The series is conceived as a means to help the CFPB with its policy development process, including possible future rulemakings.
“There are a number of outstanding, challenging issues the bureau is facing – some of which Congress directed us to address,” CFPB Director Kathy Kraninger said in a release. “I believe that the best way to address these issues is with proactive dialogue. The symposia series is building on the approach we took last year in convening experts on access to credit issues and credit invisibles.”
The first symposium in the series focuses on what can be done to clarify the meaning of “abusive” as it pertains to the CFPB’s authority to regulate against unfair, deceptive or abusive acts or practices (UDAAP) under Section 1031 of the Dodd-Frank Act.
Former CFPB acting director Mick Mulvaney stated that the bureau was working on a rule to clarify what constitutes an abusive act or practice during the Mortgage Bankers Association’s (MBA) annual convention in October 2018.
“UDAAP is the law, and we continue to supervise for it, and if need be, we will bring UDAAP lawsuits,” Mulvaney said, speaking with MBA President and CEO Robert Broeksmit. “But unfair is fairly well established in the law. Deceptive is fairly well established in the law. Abusive, I don’t think, is. So we’ll have an announcement on some rulemaking on what that term means.”
Other topics to be addressed throughout the series will include discussion about behavioral law and economics, small business loan data collection, disparate impact and the Equal Credit Opportunity Act, cost-benefit analysis and consumer-authorized financial data sharing.

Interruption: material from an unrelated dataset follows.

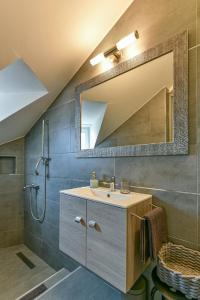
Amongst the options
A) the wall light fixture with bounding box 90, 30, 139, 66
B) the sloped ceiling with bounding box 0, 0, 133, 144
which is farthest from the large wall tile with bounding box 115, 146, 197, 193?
the sloped ceiling with bounding box 0, 0, 133, 144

“These types of proactive efforts are precisely how we intend to engage,” Kraninger said. “Our symposia series will facilitate a robust discussion by experts on a variety of topics related to the bureau’s mission in a public forum. As the bureau has an open mind on where the process will go, any appropriate next steps would come after the bureau has had time to digest the discussion at the given symposium.”
Kraninger announced that the bureau’s plans to convene the series during her recent speaking engagement at the Bipartisan Policy Center in Washington D.C.
The bureau did not indicate when it will be providing additional details on dates and panelists for the series. It did not indicate where the series would be held, although it appears the events will be at the CFPB headquarters in Washington.